Another solar flare captured by NASA's Space Dynamics Observatory (SDO) spacecraft reached a level of M5.

In a statement posted on Facebook and Youtube sites, SDO scientists had this to say:

"As the United States is observing Independence Day, active region 1515 unleashed another M2-class solar flare."

These solar flares, although visually intriguing from 93 million miles away, might pose a threat to Earth on July 4 since the sunspot is directly facing the Earth.

"Chances for a X-class flare are increasing. AR 1515 is developing a beta-gamma-delta' magnetic field that harbors energy for the strongest of flares," said another post on SDO's Facebook.

"If any X-flares do occur today, they will certainly be Earth-directed."

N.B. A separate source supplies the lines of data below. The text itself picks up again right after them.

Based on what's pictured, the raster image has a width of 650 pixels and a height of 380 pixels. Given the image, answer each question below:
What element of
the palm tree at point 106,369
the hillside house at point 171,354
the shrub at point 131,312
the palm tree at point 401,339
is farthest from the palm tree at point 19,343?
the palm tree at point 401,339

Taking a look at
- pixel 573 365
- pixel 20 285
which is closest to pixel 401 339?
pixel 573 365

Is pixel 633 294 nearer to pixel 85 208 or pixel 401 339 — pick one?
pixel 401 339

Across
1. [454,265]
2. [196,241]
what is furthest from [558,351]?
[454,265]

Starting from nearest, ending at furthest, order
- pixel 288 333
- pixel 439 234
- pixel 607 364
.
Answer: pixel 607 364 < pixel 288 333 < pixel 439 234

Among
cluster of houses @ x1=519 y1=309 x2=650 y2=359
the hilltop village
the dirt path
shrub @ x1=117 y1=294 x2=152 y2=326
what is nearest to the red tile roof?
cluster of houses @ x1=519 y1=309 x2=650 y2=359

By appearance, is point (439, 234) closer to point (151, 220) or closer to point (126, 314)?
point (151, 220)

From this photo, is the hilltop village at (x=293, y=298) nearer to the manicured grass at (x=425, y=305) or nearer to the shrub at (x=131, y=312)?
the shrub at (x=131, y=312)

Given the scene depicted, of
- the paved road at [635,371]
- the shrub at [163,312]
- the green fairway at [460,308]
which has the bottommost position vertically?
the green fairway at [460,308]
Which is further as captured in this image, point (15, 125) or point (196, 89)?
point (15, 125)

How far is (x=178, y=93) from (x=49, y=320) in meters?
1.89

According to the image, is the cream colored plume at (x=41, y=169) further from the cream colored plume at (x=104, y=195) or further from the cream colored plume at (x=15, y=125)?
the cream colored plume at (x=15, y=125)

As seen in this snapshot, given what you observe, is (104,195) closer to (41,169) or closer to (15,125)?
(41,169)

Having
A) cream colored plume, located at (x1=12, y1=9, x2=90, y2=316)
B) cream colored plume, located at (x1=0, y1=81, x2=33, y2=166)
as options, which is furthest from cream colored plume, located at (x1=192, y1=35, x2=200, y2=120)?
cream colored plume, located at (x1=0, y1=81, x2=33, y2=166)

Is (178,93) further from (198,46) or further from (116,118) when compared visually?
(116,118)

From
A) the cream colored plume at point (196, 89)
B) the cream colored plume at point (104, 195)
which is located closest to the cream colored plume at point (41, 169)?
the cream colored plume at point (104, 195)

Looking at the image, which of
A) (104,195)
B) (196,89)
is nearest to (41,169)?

X-class solar flares are the most powerful solar flares that the sun can possibly give off, and they can impact technology here on Earth such as satellites and astronauts not properly shielded at the time.

The sunspot AR515 is so large that it is eight times the diameter of Earth.

If anything, let's hope the solar flares won't interfere with views of the thousands of fireworks displays bound to go off when the sun begins sink into the horizon.